═════ DATASET CONTENT ═════
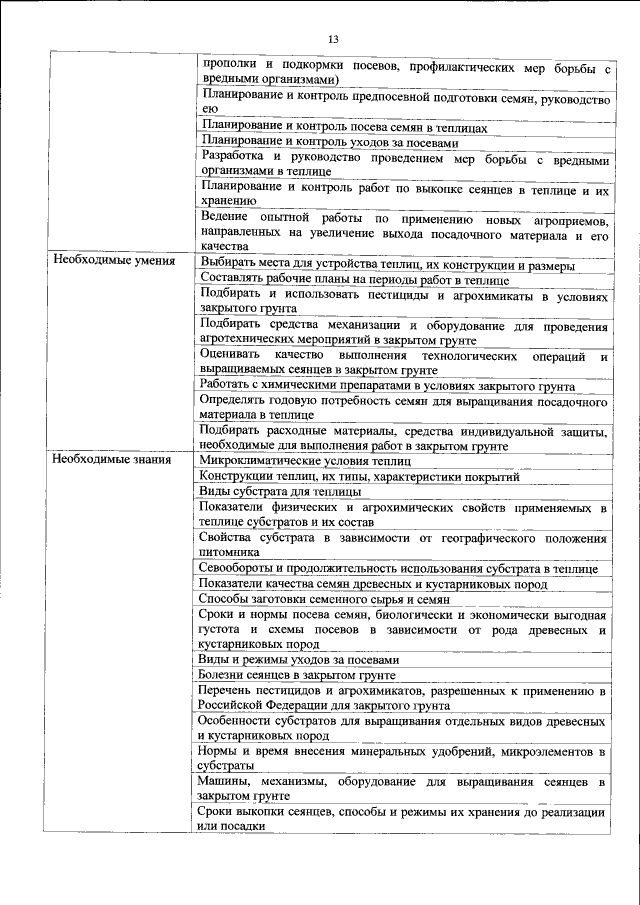 13

| | |
|---|---|
| | прополки и подкормки посевов, профилактических мер борьбы с вредными организмами) |
| | Планирование и контроль предпосевной подготовки семян, руководство ею |
| | Планирование и контроль посева семян в теплицах |
| | Планирование и контроль уходов за посевами |
| | Разработка и руководство проведением мер борьбы с вредными организмами в теплице |
| | Планирование и контроль работ по выкопке сеянцев в теплице и их хранению |
| | Ведение опытной работы по применению новых агроприемов, направленных на увеличение выхода посадочного материала и его качества |
| Необходимые умения | Выбирать места для устройства теплиц, их конструкции и размеры |
| | Составлять рабочие планы на периоды работ в теплице |
| | Подбирать и использовать пестициды и агрохимикаты в условиях закрытого грунта |
| | Подбирать средства механизации и оборудование для проведения агротехнических мероприятий в закрытом грунте |
| | Оценивать качество выполнения технологических операций и выращиваемых сеянцев в закрытом грунте |
| | Работать с химическими препаратами в условиях закрытого грунта |
| | Определять годовую потребность семян для выращивания посадочного материала в теплице |
| | Подбирать расходные материалы, средства индивидуальной защиты, необходимые для выполнения работ в закрытом грунте |
| Необходимые знания | Микроклиматические условия теплиц |
| | Конструкции теплиц, их типы, характеристики покрытий |
| | Виды субстрата для теплицы |
| | Показатели физических и агрохимических свойств применяемых в теплице субстратов и их состав |
| | Свойства субстрата в зависимости от географического положения питомника |
| | Севообороты и продолжительность использования субстрата в теплице |
| | Показатели качества семян древесных и кустарниковых пород |
| | Способы заготовки семенного сырья и семян |
| | Сроки и нормы посева семян, биологически и экономически выгодная густота и схемы посевов в зависимости от рода древесных и кустарниковых пород |
| | Виды и режимы уходов за посевами |
| | Болезни сеянцев в закрытом грунте |
| | Перечень пестицидов и агрохимикатов, разрешенных к применению в Российской Федерации для закрытого грунта |
| | Особенности субстратов для выращивания отдельных видов древесных и кустарниковых пород |
| | Нормы и время внесения минеральных удобрений, микроэлементов в субстраты |
| | Машины, механизмы, оборудование для выращивания сеянцев в закрытом грунте |
| | Сроки выкопки сеянцев, способы и режимы их хранения до реализации или посадки |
═════
(ABOUT THIS EXERCISE)
Copy from the entries only those lines that hold the word "борьбы".

(YOUR SOLUTION)
| | прополки и подкормки посевов, профилактических мер борьбы с вредными организмами) |
| | Разработка и руководство проведением мер борьбы с вредными организмами в теплице |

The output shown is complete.